Ask HN: What are the best resources for learning PostgreSQL? - foxhedgehog
======
craigkerstiens
Here's a number which are all some shameless plugs:

\- Personal blog -
[http://www.craigkerstiens.com/categories/postgres/](http://www.craigkerstiens.com/categories/postgres/)

\- Postgres guide -
[http://www.postgresguide.com/](http://www.postgresguide.com/)

\- Postgres Weekly -
[http://www.postgresweekly.com](http://www.postgresweekly.com)

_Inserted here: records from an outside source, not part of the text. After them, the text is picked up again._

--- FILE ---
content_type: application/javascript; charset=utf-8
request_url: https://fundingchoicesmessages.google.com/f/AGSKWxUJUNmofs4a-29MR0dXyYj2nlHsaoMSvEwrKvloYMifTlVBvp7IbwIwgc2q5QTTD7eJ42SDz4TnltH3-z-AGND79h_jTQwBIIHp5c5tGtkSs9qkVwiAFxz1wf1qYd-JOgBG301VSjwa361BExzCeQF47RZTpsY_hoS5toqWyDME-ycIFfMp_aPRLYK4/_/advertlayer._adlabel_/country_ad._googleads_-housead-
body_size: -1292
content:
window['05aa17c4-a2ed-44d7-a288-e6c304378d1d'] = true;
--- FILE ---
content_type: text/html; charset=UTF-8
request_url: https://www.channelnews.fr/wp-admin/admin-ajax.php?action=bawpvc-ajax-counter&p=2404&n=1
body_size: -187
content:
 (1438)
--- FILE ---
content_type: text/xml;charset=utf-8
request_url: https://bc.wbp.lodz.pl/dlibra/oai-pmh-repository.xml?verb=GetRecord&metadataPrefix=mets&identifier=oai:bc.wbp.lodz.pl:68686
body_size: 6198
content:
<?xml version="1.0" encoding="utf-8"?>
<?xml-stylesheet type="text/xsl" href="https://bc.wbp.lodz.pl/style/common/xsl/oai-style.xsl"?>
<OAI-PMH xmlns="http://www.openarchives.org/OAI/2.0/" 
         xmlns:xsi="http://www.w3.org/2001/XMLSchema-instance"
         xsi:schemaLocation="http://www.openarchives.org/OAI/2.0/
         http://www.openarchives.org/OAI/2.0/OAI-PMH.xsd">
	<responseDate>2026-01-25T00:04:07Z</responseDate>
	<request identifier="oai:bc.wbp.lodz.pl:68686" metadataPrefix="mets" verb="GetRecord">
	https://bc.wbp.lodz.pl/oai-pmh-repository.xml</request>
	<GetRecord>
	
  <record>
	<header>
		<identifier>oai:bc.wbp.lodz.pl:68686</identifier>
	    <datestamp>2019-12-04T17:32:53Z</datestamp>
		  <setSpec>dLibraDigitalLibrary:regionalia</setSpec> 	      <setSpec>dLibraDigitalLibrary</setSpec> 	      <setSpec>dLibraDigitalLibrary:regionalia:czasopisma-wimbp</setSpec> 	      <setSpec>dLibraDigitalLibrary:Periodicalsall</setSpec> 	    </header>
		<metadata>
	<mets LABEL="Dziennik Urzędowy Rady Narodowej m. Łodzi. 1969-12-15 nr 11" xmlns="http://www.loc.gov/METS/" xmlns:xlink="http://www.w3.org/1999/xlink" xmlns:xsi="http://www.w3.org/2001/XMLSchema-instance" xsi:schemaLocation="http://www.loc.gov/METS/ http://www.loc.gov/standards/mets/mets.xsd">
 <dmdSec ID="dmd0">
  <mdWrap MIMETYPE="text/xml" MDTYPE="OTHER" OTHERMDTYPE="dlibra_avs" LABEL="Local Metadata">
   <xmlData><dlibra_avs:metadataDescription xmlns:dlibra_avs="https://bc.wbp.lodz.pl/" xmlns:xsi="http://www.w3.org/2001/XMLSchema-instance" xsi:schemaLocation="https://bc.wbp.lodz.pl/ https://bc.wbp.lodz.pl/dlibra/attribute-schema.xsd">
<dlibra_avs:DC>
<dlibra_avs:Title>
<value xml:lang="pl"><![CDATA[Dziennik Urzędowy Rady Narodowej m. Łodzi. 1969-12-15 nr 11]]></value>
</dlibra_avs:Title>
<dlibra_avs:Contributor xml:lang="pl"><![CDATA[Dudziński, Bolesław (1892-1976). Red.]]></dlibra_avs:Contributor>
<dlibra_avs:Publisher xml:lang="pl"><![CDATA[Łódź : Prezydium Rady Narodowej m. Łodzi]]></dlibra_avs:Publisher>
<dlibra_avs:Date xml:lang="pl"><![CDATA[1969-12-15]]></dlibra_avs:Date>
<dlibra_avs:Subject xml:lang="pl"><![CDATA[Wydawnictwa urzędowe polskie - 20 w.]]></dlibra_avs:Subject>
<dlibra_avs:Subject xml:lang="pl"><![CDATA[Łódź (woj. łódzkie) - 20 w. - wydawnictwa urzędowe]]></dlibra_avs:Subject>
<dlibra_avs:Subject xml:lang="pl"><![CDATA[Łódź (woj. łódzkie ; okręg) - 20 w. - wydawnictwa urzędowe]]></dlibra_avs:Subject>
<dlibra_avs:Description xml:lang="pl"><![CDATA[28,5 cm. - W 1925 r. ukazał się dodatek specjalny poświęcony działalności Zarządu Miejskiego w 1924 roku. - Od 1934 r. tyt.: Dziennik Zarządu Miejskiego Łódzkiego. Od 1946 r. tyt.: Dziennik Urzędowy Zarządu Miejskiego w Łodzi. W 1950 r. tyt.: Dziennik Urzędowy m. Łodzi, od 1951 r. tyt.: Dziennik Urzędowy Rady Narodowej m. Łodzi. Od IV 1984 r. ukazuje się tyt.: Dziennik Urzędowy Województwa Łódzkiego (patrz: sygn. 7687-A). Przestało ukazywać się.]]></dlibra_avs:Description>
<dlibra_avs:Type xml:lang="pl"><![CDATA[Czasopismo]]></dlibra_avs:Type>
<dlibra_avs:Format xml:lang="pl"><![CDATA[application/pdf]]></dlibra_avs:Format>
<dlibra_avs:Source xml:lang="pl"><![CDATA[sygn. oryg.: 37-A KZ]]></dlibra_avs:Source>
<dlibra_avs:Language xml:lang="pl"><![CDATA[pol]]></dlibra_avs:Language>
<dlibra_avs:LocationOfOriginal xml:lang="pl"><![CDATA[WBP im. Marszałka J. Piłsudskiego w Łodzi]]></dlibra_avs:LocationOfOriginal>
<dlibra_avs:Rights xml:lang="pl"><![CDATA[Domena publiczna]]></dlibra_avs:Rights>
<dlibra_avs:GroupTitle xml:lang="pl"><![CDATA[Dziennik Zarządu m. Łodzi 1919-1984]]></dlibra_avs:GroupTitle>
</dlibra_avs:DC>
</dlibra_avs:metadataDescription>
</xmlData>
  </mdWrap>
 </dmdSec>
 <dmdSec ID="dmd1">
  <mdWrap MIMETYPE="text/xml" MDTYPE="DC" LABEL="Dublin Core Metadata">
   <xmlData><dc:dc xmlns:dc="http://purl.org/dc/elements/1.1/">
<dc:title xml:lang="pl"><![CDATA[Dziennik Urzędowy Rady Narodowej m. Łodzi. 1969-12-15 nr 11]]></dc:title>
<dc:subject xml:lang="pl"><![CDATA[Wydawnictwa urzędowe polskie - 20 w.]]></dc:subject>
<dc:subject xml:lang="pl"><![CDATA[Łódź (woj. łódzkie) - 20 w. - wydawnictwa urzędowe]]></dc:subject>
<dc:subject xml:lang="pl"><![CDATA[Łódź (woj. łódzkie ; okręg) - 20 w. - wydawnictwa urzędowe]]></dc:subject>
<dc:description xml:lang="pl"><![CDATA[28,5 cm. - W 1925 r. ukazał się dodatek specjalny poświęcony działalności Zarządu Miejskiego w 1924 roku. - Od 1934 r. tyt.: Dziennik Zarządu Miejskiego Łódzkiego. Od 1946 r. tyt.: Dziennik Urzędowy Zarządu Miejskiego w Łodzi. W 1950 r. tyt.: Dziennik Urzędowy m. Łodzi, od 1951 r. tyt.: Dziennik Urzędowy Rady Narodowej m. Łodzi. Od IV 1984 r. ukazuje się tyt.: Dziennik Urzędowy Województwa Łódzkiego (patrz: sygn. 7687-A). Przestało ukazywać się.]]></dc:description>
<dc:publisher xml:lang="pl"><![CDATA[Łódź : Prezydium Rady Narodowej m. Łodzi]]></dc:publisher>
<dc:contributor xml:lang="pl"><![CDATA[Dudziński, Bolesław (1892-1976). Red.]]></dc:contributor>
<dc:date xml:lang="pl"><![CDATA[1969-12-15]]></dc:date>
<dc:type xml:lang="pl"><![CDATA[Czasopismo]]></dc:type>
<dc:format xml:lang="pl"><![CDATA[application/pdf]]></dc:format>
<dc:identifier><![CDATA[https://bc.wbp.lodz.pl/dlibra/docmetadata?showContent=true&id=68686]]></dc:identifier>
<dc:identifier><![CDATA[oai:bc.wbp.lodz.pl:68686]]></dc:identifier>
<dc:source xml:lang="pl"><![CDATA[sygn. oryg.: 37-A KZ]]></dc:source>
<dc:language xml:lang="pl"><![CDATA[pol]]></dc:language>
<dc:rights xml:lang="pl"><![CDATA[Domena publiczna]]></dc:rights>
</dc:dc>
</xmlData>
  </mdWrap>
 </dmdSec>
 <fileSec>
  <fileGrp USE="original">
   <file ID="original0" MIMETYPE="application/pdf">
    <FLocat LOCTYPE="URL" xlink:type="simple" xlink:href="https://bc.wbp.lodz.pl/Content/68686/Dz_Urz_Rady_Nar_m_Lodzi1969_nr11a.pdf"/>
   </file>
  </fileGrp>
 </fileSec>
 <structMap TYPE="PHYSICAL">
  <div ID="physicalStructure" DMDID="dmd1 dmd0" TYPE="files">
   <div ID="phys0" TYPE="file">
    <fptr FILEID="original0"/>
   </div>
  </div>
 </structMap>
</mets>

Beyond that there's this which has a number of resources
[https://github.com/dhamaniasad/awesome-
postgres](https://github.com/dhamaniasad/awesome-postgres) and finally in
terms of reference documentation the Postgres docs themselves are great
([http://www.postgresql.org/docs/9.4/static/](http://www.postgresql.org/docs/9.4/static/)).
Though a word of caution the Postgres docs aren't the best on the tutorial,
but for reference docs they're great.

------
symkat
I've always found the best way to learn a new technology in general is to have
a problem to solve with it.

Instead of trying to learn Postgres itself, try to do the following:

1) Get it installed and running

2) Write a schema for _something_ (blog, billing system). Look through
Postgres's documentation on types.

3) Get a role created for accessing the schema and update the hba config file
to let your user access the schema from whatever servers you need to.

Postgres is pretty well documented, google "Postgres Whatever" will usually
bring you to a postgres documentation page, for instance to understand the
types 'Postgres data types' first result is:
[http://www.postgresql.org/docs/9.4/static/datatype.html](http://www.postgresql.org/docs/9.4/static/datatype.html)